REQUIREMENT 1 — In the Whamit! announcement, transcribe the passage starting at "Michelle Sheehan (Anglia Ruskin" and ending at "(Wed), TBD (Thurs)".
REQUIREMENT 2 — According to the Whamit! announcement, in what room is the Wednesday session of the mini-course held?

Whamit!

The Weekly Newsletter of MIT Linguistics

Michelle Sheehan at MIT

Michelle Sheehan (Anglia Ruskin University) will be visiting the department this week. In addition to her Colloquium talk on Friday, she will be offering a mini-course on the evidence for and against an ‘escape hatch’ for successive-cyclic A-movement. Details below:

Speaker: Michelle Sheehan (Anglia Ruskin University)
Title: No escape hatch for A-movement: evidence and issues
Time: Wednesday, November 15th, 1:00pm-2:30pm and Thursday, November 16th, 4:00-5:30 pm
Place: 32-D461 (Wed), TBD (Thurs)

RECORDED DATA —
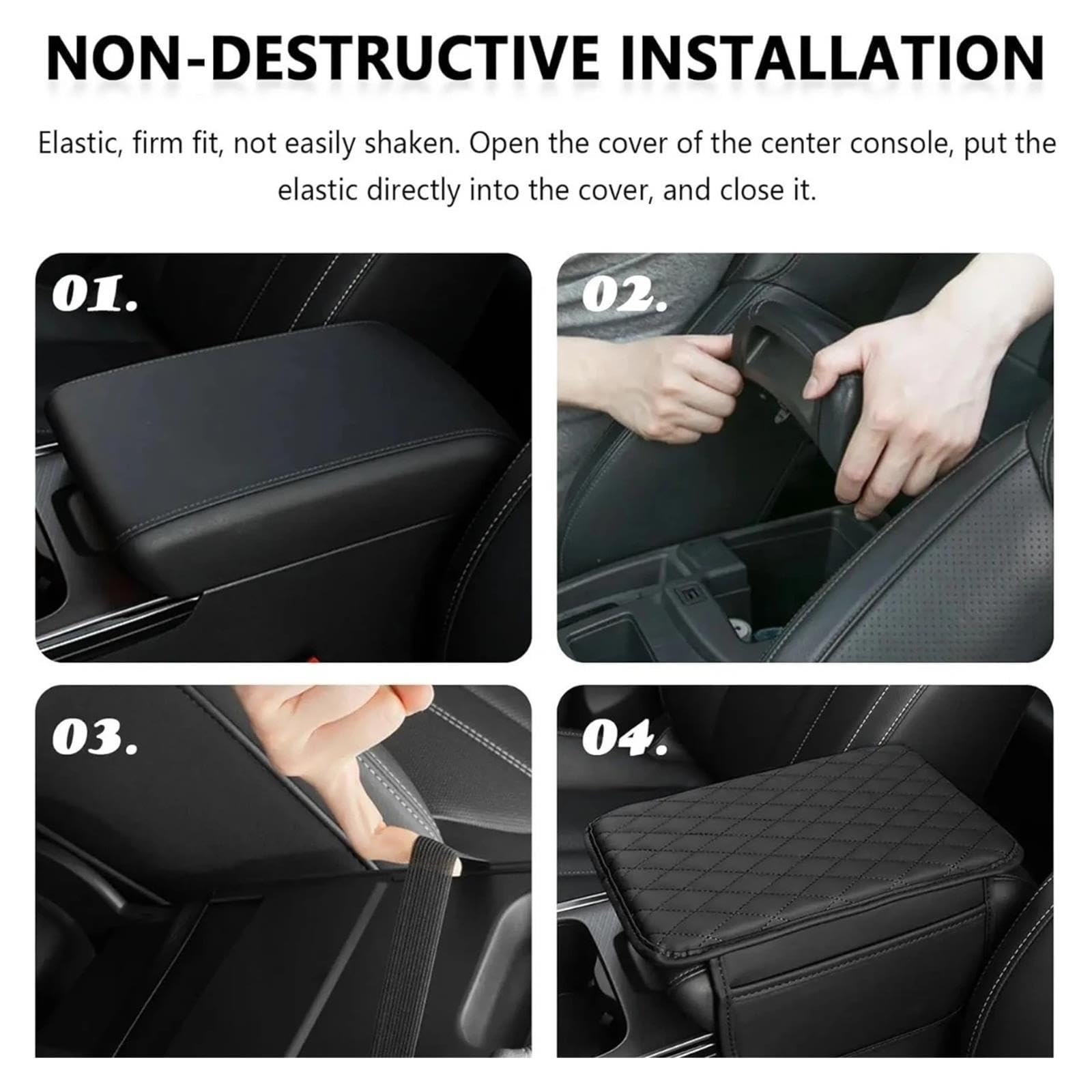 Cojín Universal Para Reposabrazos De La Cubierta Consola Del Coche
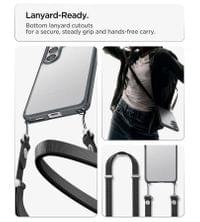 Противоударен Хибриден Калъф за Samsung S26 Plus, Spigen Ultra Hybrid Case, Черен - 8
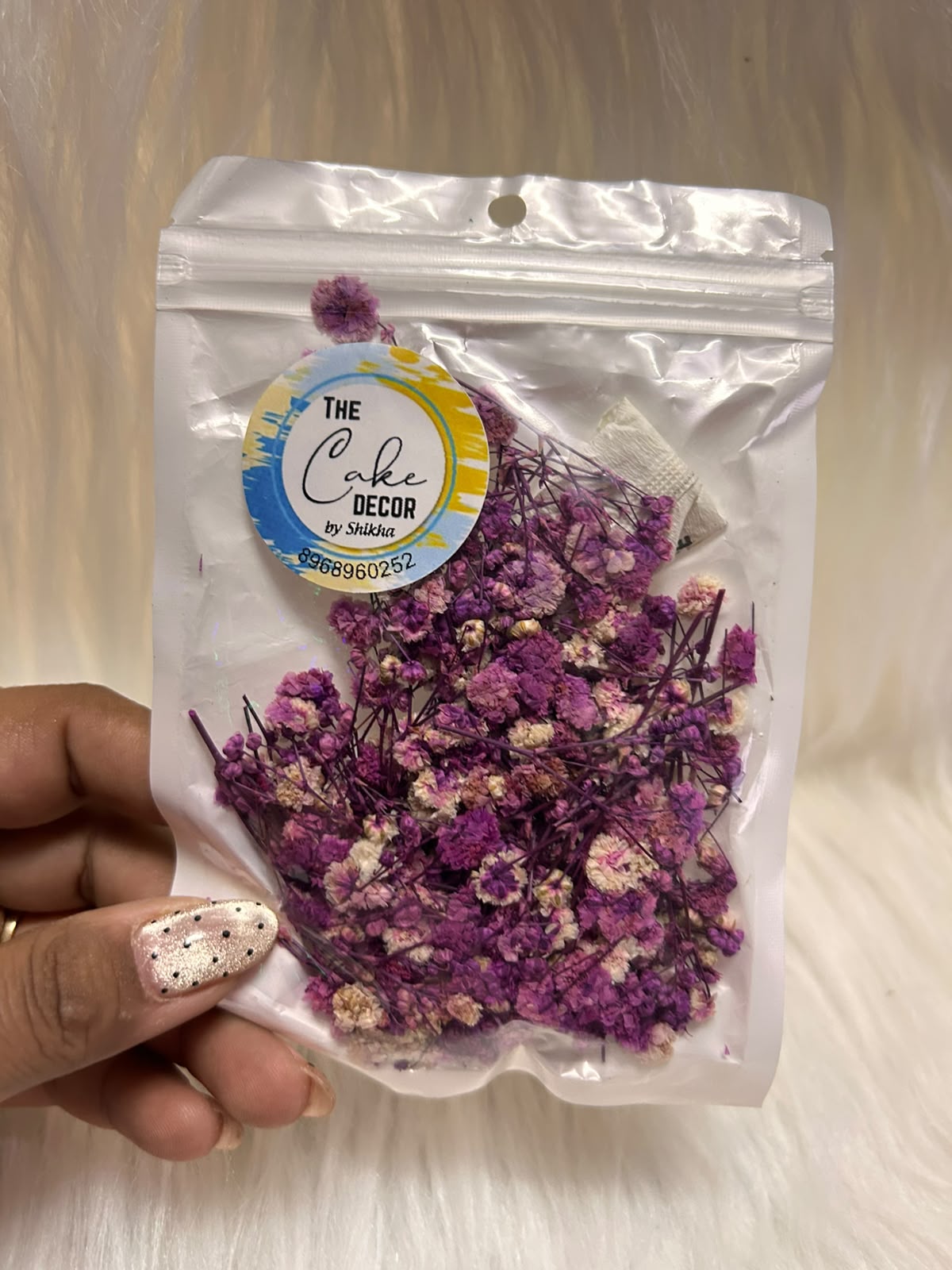 Dried Baby's Breath - Preserved Gypsophila for Cakes, Resin & Craft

WORKED SOLUTION 1 —
Michelle Sheehan (Anglia Ruskin University) will be visiting the department this week. In addition to her Colloquium talk on Friday, she will be offering a mini-course on the evidence for and against an ‘escape hatch’ for successive-cyclic A-movement. Details below:

Speaker: Michelle Sheehan (Anglia Ruskin University)
Title: No escape hatch for A-movement: evidence and issues
Time: Wednesday, November 15th, 1:00pm-2:30pm and Thursday, November 16th, 4:00-5:30 pm
Place: 32-D461 (Wed), TBD (Thurs)

WORKED SOLUTION 2 — 32-D461